** Request 1 **
Identify every line in the records below that contains the word "Trace", and copy each of those lines. Case counts.

** Source document **
○ ○ ○ ○ ○

Appendix A – Proposed Restated Articles of Incorporation







By order of the Board of Directors,



Date:  August 20, 2013

/s/ Conrad Huss

Conrad Huss

Chairman of Board of Director s






APPENDIX A


AMENDED AND RESTATED ARTICLES OF INCORPORATION

OF

BRAZIL GOLD CORP.


Brazil Gold Corp., a corporation organized and existing under and by virtue of the provisions of the Nevada Revised Statutes,


DOES HEREBY CERTIFY:


1. That the name of this corporation is Brazil Gold Corp., and that this corporation was originally incorporated pursuant to the Nevada Revised Statutes on June 17, 2004, and amended on March 7, 2008.


2. That the Board of Directors duly adopted resolutions proposing to amend and restate the Articles of Incorporation of this corporation, declaring said amendment and restatement to be advisable and in the best interests of this corporation and its stockholders, and authorizing the appropriate officers of this corporation to solicit the consent of the stockholders therefore, which resolution setting forth the proposed amendment and restatement is as follows:


RESOLVED , that the Articles of Incorporation of this corporation be amended and restated in its entirety to read as follows:


ARTICLE ONE


The name of this corporation is Brazil Gold Corp. (the “Corporation” ).


ARTICLE TWO


The name of the registered agent of the Corporation is Empire Stock Transfer Inc., 1859 Whitney Mesa Drive, Henderson, Nevada 89014.


ARTICLE THREE


The purposes for which the Corporation is organized are to engage in any lawful act or activity for which corporations may be organized under the under the Nevada Revised Statutes.


ARTICLE FOUR


The aggregate number of shares which this Corporation will have authority to issue is Nine Hundred Sixty Million (960,000,000), par value $0.001 per share, Nine Hundred Fifty Million (950,000,000) of which will be designated “Common Stock” and Ten Million (10,000,000) which shall be designated as “Preferred Stock”. Out of the Preferred Stock, fifty one (51) shares of Preferred Stock are designated Series A Preferred Stock with the rights, privileges and preferences set forth on the attached Certificate of Designation for the Series A Preferred Stock.


1.

Voting Rights.  Each outstanding share of Common Stock will be entitled to one vote and each fractional share of Common Stock will be entitled to a corresponding fractional vote on each matter submitted to a vote of shareholders.  A majority of the shares of Common Stock entitled to vote, represented in person or in proxy, will constitute a quorum at a meeting of shareholders.  Except as otherwise provided in these Articles of Incorporation or the Nevada Revised Statutes, if a quorum is present, the affirmative vote of a majority of the shares represented at the meeting and entitled to vote on the subject matter will be the act of the shareholders. When, with respect to any action to be taken by the shareholders of the Corporation, the laws of Nevada require the vote or concurrence of the holders of two-thirds of the outstanding shares, of the shares entitled to vote thereon, or of any class or series, such action may be taken by the vote or concurrence of a majority of such shares or class or series thereof.  Cumulative voting will not be allowed in the election of directors of this Corporation.

○ ○ ○ ○ ○

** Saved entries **
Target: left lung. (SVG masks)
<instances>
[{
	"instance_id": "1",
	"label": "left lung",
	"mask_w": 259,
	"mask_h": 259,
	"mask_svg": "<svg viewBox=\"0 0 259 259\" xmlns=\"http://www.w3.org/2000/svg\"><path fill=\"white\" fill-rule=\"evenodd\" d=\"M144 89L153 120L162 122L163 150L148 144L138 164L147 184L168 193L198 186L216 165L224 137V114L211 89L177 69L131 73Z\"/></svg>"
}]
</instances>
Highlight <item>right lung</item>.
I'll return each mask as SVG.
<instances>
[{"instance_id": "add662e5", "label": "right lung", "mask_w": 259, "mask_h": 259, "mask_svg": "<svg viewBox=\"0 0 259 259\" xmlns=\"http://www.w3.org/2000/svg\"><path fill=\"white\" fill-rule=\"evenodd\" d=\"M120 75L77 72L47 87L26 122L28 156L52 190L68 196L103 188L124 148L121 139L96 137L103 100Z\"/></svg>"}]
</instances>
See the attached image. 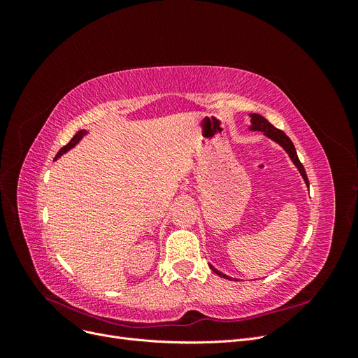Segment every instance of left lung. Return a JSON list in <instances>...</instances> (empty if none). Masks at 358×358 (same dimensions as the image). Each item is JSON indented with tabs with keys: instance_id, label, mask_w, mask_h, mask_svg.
<instances>
[{
	"instance_id": "8db88e82",
	"label": "left lung",
	"mask_w": 358,
	"mask_h": 358,
	"mask_svg": "<svg viewBox=\"0 0 358 358\" xmlns=\"http://www.w3.org/2000/svg\"><path fill=\"white\" fill-rule=\"evenodd\" d=\"M249 116H251V127H249V129H252V131H262V133H264V136H267L268 138L275 140L276 143H279L280 146H282V148L287 150V154L289 155L291 161L294 162V166L299 169L303 180H305L306 185L309 187V180H308V176H306L305 167H303V164L300 162V159H299V157H297V152H296V148H294V145H292L289 137H288L284 131H280V129L275 128L272 124H270V122L267 121V119H266L264 116L258 115V113H251ZM209 266H210L213 273H216V275L221 276V278H225V279H231L230 276H227V275H224L222 272H220V270H216L212 264H209Z\"/></svg>"
}]
</instances>
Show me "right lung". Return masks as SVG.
<instances>
[{"instance_id":"right-lung-1","label":"right lung","mask_w":358,"mask_h":358,"mask_svg":"<svg viewBox=\"0 0 358 358\" xmlns=\"http://www.w3.org/2000/svg\"><path fill=\"white\" fill-rule=\"evenodd\" d=\"M86 134V129H80V131H78V133H76V136L70 140V142L66 145V146H64V148H61L59 149V152L57 154V157H55V159H58L62 154H66L67 152V150H70L71 148H74L76 145H78L79 142H80V138L83 137Z\"/></svg>"}]
</instances>
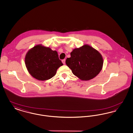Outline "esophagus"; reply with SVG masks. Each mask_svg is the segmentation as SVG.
Instances as JSON below:
<instances>
[{
  "label": "esophagus",
  "mask_w": 133,
  "mask_h": 133,
  "mask_svg": "<svg viewBox=\"0 0 133 133\" xmlns=\"http://www.w3.org/2000/svg\"><path fill=\"white\" fill-rule=\"evenodd\" d=\"M62 63H63V64H65V59L62 60Z\"/></svg>",
  "instance_id": "obj_1"
}]
</instances>
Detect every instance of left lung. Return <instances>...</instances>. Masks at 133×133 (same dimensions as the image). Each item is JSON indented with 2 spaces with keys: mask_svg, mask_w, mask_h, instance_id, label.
<instances>
[{
  "mask_svg": "<svg viewBox=\"0 0 133 133\" xmlns=\"http://www.w3.org/2000/svg\"><path fill=\"white\" fill-rule=\"evenodd\" d=\"M67 58L66 64L74 75L82 80H89L101 71L103 60L101 55L93 47L85 45L74 49Z\"/></svg>",
  "mask_w": 133,
  "mask_h": 133,
  "instance_id": "1",
  "label": "left lung"
}]
</instances>
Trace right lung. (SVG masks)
<instances>
[{
    "mask_svg": "<svg viewBox=\"0 0 133 133\" xmlns=\"http://www.w3.org/2000/svg\"><path fill=\"white\" fill-rule=\"evenodd\" d=\"M25 62L29 73L41 81L52 78L58 68L63 65L57 51L41 45H36L27 52Z\"/></svg>",
    "mask_w": 133,
    "mask_h": 133,
    "instance_id": "1",
    "label": "right lung"
}]
</instances>
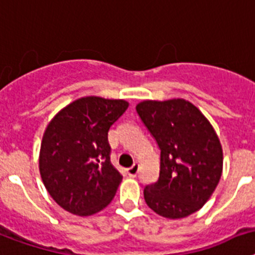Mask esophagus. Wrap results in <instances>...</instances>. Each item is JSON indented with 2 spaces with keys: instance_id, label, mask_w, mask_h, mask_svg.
Here are the masks:
<instances>
[{
  "instance_id": "1",
  "label": "esophagus",
  "mask_w": 255,
  "mask_h": 255,
  "mask_svg": "<svg viewBox=\"0 0 255 255\" xmlns=\"http://www.w3.org/2000/svg\"><path fill=\"white\" fill-rule=\"evenodd\" d=\"M138 169H140V165L137 164V163H134V164L132 165V167L128 168V169H127L128 176H130V177H136V176H137V173H138Z\"/></svg>"
}]
</instances>
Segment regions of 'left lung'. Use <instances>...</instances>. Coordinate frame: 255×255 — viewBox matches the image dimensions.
<instances>
[{"label": "left lung", "instance_id": "obj_1", "mask_svg": "<svg viewBox=\"0 0 255 255\" xmlns=\"http://www.w3.org/2000/svg\"><path fill=\"white\" fill-rule=\"evenodd\" d=\"M136 110L160 149L158 181L143 190L146 204L170 220L195 213L222 176L223 152L216 130L183 99L145 100Z\"/></svg>", "mask_w": 255, "mask_h": 255}]
</instances>
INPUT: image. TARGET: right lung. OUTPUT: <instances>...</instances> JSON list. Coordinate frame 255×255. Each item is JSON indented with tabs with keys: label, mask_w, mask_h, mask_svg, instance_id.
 <instances>
[{
	"label": "right lung",
	"mask_w": 255,
	"mask_h": 255,
	"mask_svg": "<svg viewBox=\"0 0 255 255\" xmlns=\"http://www.w3.org/2000/svg\"><path fill=\"white\" fill-rule=\"evenodd\" d=\"M125 100L81 97L55 115L39 151V173L51 198L77 216L109 205L122 182L110 163L108 132L127 110Z\"/></svg>",
	"instance_id": "1"
}]
</instances>
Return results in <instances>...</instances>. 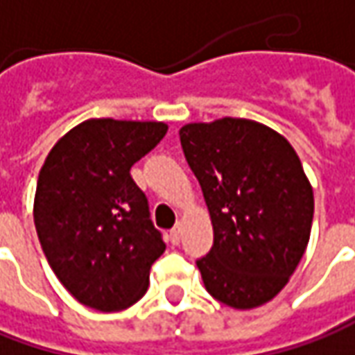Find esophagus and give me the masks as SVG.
<instances>
[{
	"label": "esophagus",
	"instance_id": "obj_1",
	"mask_svg": "<svg viewBox=\"0 0 355 355\" xmlns=\"http://www.w3.org/2000/svg\"><path fill=\"white\" fill-rule=\"evenodd\" d=\"M168 238H171V243L173 245H178L180 243V238H182V226L177 224V226L171 230V234H168Z\"/></svg>",
	"mask_w": 355,
	"mask_h": 355
}]
</instances>
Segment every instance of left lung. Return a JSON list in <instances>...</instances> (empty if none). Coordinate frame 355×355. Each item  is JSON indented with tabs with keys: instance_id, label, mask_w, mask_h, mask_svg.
<instances>
[{
	"instance_id": "obj_1",
	"label": "left lung",
	"mask_w": 355,
	"mask_h": 355,
	"mask_svg": "<svg viewBox=\"0 0 355 355\" xmlns=\"http://www.w3.org/2000/svg\"><path fill=\"white\" fill-rule=\"evenodd\" d=\"M180 145L200 182L214 245L196 261L206 291L248 311L277 297L309 245L314 196L275 129L241 117L187 123Z\"/></svg>"
}]
</instances>
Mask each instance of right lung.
Segmentation results:
<instances>
[{
    "label": "right lung",
    "instance_id": "obj_1",
    "mask_svg": "<svg viewBox=\"0 0 355 355\" xmlns=\"http://www.w3.org/2000/svg\"><path fill=\"white\" fill-rule=\"evenodd\" d=\"M166 129L163 121L88 119L44 159L33 206L37 236L58 281L84 306L123 311L147 293L165 241L129 171Z\"/></svg>",
    "mask_w": 355,
    "mask_h": 355
}]
</instances>
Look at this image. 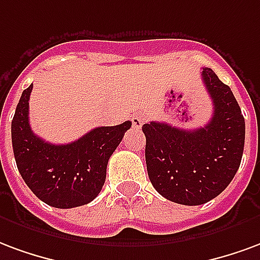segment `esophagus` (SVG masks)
I'll use <instances>...</instances> for the list:
<instances>
[{
    "label": "esophagus",
    "mask_w": 260,
    "mask_h": 260,
    "mask_svg": "<svg viewBox=\"0 0 260 260\" xmlns=\"http://www.w3.org/2000/svg\"><path fill=\"white\" fill-rule=\"evenodd\" d=\"M144 122H145V117L143 116V115H134V116L132 117V123H133V127L134 128H141L143 127Z\"/></svg>",
    "instance_id": "34e87169"
}]
</instances>
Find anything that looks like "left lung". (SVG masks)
<instances>
[{"label": "left lung", "instance_id": "left-lung-1", "mask_svg": "<svg viewBox=\"0 0 260 260\" xmlns=\"http://www.w3.org/2000/svg\"><path fill=\"white\" fill-rule=\"evenodd\" d=\"M202 80L213 102L209 123L183 130L151 122L144 124L145 162L153 188L181 205H202L230 184L241 164L245 120L230 87L204 68Z\"/></svg>", "mask_w": 260, "mask_h": 260}]
</instances>
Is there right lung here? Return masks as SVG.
Returning a JSON list of instances; mask_svg holds the SVG:
<instances>
[{
	"label": "right lung",
	"mask_w": 260,
	"mask_h": 260,
	"mask_svg": "<svg viewBox=\"0 0 260 260\" xmlns=\"http://www.w3.org/2000/svg\"><path fill=\"white\" fill-rule=\"evenodd\" d=\"M33 84L22 92L12 119V147L19 173L47 205L69 209L86 205L102 190L108 160L132 122L92 128L73 143L55 145L37 137L29 123Z\"/></svg>",
	"instance_id": "right-lung-1"
}]
</instances>
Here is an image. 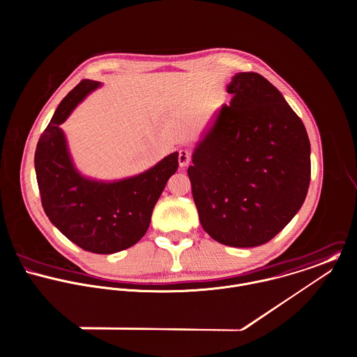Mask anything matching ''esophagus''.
<instances>
[{
    "instance_id": "1",
    "label": "esophagus",
    "mask_w": 357,
    "mask_h": 357,
    "mask_svg": "<svg viewBox=\"0 0 357 357\" xmlns=\"http://www.w3.org/2000/svg\"><path fill=\"white\" fill-rule=\"evenodd\" d=\"M178 162L181 167H186L190 162V151L188 149H181L178 154Z\"/></svg>"
}]
</instances>
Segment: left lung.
Listing matches in <instances>:
<instances>
[{"instance_id": "8db88e82", "label": "left lung", "mask_w": 357, "mask_h": 357, "mask_svg": "<svg viewBox=\"0 0 357 357\" xmlns=\"http://www.w3.org/2000/svg\"><path fill=\"white\" fill-rule=\"evenodd\" d=\"M188 168L203 229L218 243L257 247L302 207L310 143L280 91L258 73H237Z\"/></svg>"}]
</instances>
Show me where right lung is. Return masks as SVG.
<instances>
[{"instance_id":"obj_1","label":"right lung","mask_w":357,"mask_h":357,"mask_svg":"<svg viewBox=\"0 0 357 357\" xmlns=\"http://www.w3.org/2000/svg\"><path fill=\"white\" fill-rule=\"evenodd\" d=\"M99 85L98 81L82 79L63 98L37 143L34 165L43 208L50 220L79 248L113 254L132 247L147 231L153 208L178 169V153L117 182L82 176L73 165L59 126Z\"/></svg>"}]
</instances>
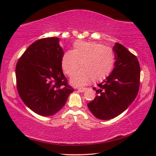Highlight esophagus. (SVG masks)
<instances>
[{
	"label": "esophagus",
	"instance_id": "34e87169",
	"mask_svg": "<svg viewBox=\"0 0 156 156\" xmlns=\"http://www.w3.org/2000/svg\"><path fill=\"white\" fill-rule=\"evenodd\" d=\"M87 89L86 87H80V88H78V91L80 92H84Z\"/></svg>",
	"mask_w": 156,
	"mask_h": 156
}]
</instances>
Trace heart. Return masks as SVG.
Wrapping results in <instances>:
<instances>
[{"label": "heart", "instance_id": "b5f03b06", "mask_svg": "<svg viewBox=\"0 0 156 156\" xmlns=\"http://www.w3.org/2000/svg\"><path fill=\"white\" fill-rule=\"evenodd\" d=\"M81 70L74 75L72 83L81 86L91 80L94 83L105 80L109 76L115 64V54L110 47L96 42L77 41L73 43L72 51L63 54L61 65L64 72L69 77L79 67Z\"/></svg>", "mask_w": 156, "mask_h": 156}]
</instances>
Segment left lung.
<instances>
[{"mask_svg":"<svg viewBox=\"0 0 156 156\" xmlns=\"http://www.w3.org/2000/svg\"><path fill=\"white\" fill-rule=\"evenodd\" d=\"M115 66L106 80L93 88L97 96L87 107L98 119L109 120L127 109L138 95L140 79L138 60L122 44L115 43Z\"/></svg>","mask_w":156,"mask_h":156,"instance_id":"left-lung-1","label":"left lung"}]
</instances>
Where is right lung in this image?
Here are the masks:
<instances>
[{
    "instance_id": "add662e5",
    "label": "right lung",
    "mask_w": 156,
    "mask_h": 156,
    "mask_svg": "<svg viewBox=\"0 0 156 156\" xmlns=\"http://www.w3.org/2000/svg\"><path fill=\"white\" fill-rule=\"evenodd\" d=\"M57 37L34 42L18 59L16 87L23 102L41 115H53L64 107L73 91L63 74L64 52Z\"/></svg>"
}]
</instances>
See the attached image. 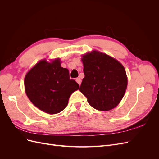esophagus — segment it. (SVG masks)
<instances>
[{
  "label": "esophagus",
  "instance_id": "esophagus-1",
  "mask_svg": "<svg viewBox=\"0 0 159 159\" xmlns=\"http://www.w3.org/2000/svg\"><path fill=\"white\" fill-rule=\"evenodd\" d=\"M75 81H76V82L78 83L79 85H80L81 84V79L80 78H77L76 79H75Z\"/></svg>",
  "mask_w": 159,
  "mask_h": 159
}]
</instances>
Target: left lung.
<instances>
[{"mask_svg":"<svg viewBox=\"0 0 159 159\" xmlns=\"http://www.w3.org/2000/svg\"><path fill=\"white\" fill-rule=\"evenodd\" d=\"M84 78L80 90L89 104L99 111L113 109L121 102L127 86L123 65L111 56L98 51L83 56Z\"/></svg>","mask_w":159,"mask_h":159,"instance_id":"left-lung-1","label":"left lung"}]
</instances>
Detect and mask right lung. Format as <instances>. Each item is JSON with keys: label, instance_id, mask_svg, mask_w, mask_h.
<instances>
[{"label": "right lung", "instance_id": "right-lung-1", "mask_svg": "<svg viewBox=\"0 0 159 159\" xmlns=\"http://www.w3.org/2000/svg\"><path fill=\"white\" fill-rule=\"evenodd\" d=\"M60 64L59 59L51 63L41 60L25 76L28 99L38 109L49 114L64 110L71 94L80 88L74 80L70 78L68 70Z\"/></svg>", "mask_w": 159, "mask_h": 159}]
</instances>
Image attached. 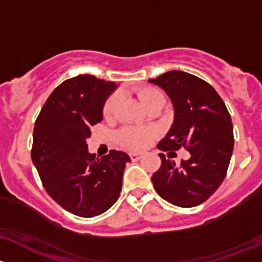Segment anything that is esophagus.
Here are the masks:
<instances>
[{"label":"esophagus","instance_id":"esophagus-1","mask_svg":"<svg viewBox=\"0 0 262 262\" xmlns=\"http://www.w3.org/2000/svg\"><path fill=\"white\" fill-rule=\"evenodd\" d=\"M130 158H131L132 161H137V160H140V159L142 158V155H141V154H139V152H131Z\"/></svg>","mask_w":262,"mask_h":262}]
</instances>
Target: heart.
I'll return each mask as SVG.
<instances>
[{
    "label": "heart",
    "mask_w": 262,
    "mask_h": 262,
    "mask_svg": "<svg viewBox=\"0 0 262 262\" xmlns=\"http://www.w3.org/2000/svg\"><path fill=\"white\" fill-rule=\"evenodd\" d=\"M137 97L140 102L147 110L155 106L165 104V96L160 90L155 87H145L137 91ZM118 104V97L116 94L110 97L103 106V117L106 120H111L116 113ZM158 136V131L155 128H137V127H125L117 135V139L122 146L131 150L145 149L149 146L155 137Z\"/></svg>",
    "instance_id": "b5f03b06"
}]
</instances>
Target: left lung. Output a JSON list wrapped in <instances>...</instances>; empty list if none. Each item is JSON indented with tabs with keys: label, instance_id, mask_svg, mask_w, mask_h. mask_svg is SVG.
Wrapping results in <instances>:
<instances>
[{
	"label": "left lung",
	"instance_id": "left-lung-1",
	"mask_svg": "<svg viewBox=\"0 0 262 262\" xmlns=\"http://www.w3.org/2000/svg\"><path fill=\"white\" fill-rule=\"evenodd\" d=\"M149 82L163 88L174 107V123L158 149L172 154L184 147L190 152L180 164L159 154L161 165L151 178L154 188L174 206H199L227 174L234 142L230 113L214 88L189 73L166 72Z\"/></svg>",
	"mask_w": 262,
	"mask_h": 262
}]
</instances>
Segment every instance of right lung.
<instances>
[{
    "instance_id": "right-lung-1",
    "label": "right lung",
    "mask_w": 262,
    "mask_h": 262,
    "mask_svg": "<svg viewBox=\"0 0 262 262\" xmlns=\"http://www.w3.org/2000/svg\"><path fill=\"white\" fill-rule=\"evenodd\" d=\"M117 88L94 75L67 79L53 91L36 118L31 159L42 185L66 211L91 218L110 209L120 196L130 156L111 150L88 152L91 127L102 121V108Z\"/></svg>"
}]
</instances>
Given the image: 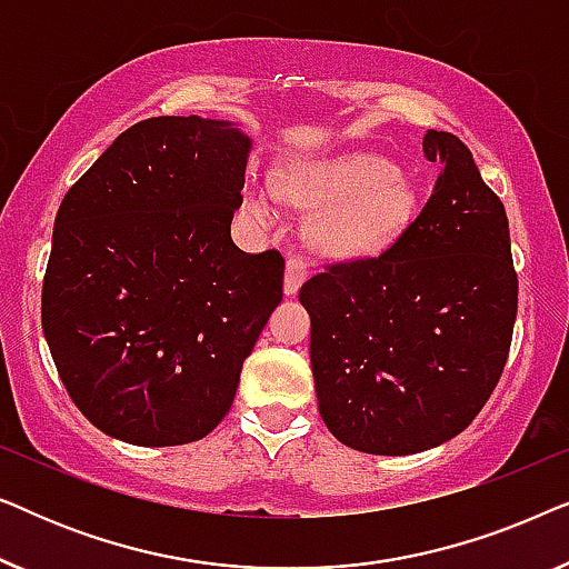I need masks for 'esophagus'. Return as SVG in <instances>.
<instances>
[{
    "label": "esophagus",
    "mask_w": 569,
    "mask_h": 569,
    "mask_svg": "<svg viewBox=\"0 0 569 569\" xmlns=\"http://www.w3.org/2000/svg\"><path fill=\"white\" fill-rule=\"evenodd\" d=\"M306 277H308V263L302 261L300 256H290L284 269V295L298 292L300 284L306 282Z\"/></svg>",
    "instance_id": "1"
}]
</instances>
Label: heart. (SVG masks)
<instances>
[{
  "label": "heart",
  "instance_id": "b5f03b06",
  "mask_svg": "<svg viewBox=\"0 0 569 569\" xmlns=\"http://www.w3.org/2000/svg\"><path fill=\"white\" fill-rule=\"evenodd\" d=\"M284 191L302 207H331L318 220L321 246L341 253L370 251L401 230L415 209L411 186L391 162L378 154H345L295 166L284 178ZM248 209L263 224L279 222V201L271 189L248 193Z\"/></svg>",
  "mask_w": 569,
  "mask_h": 569
}]
</instances>
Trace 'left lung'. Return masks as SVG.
<instances>
[{
  "label": "left lung",
  "mask_w": 569,
  "mask_h": 569,
  "mask_svg": "<svg viewBox=\"0 0 569 569\" xmlns=\"http://www.w3.org/2000/svg\"><path fill=\"white\" fill-rule=\"evenodd\" d=\"M422 147L440 166L422 212L380 253L300 287L323 422L372 456L463 432L502 376L518 313L500 197L456 134L430 129Z\"/></svg>",
  "instance_id": "1"
}]
</instances>
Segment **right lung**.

○ ○ ○ ○ ○

** Request 2 **
List every calendar date that appears in the articles of incorporation text above.

** Answer 1 **
Trace right lung. (SVG masks)
Trace heart. Return masks as SVG.
Trace 'left lung'. Return masks as SVG.

** Answer 2 **
August 20, 2013
June 17, 2004
March 7, 2008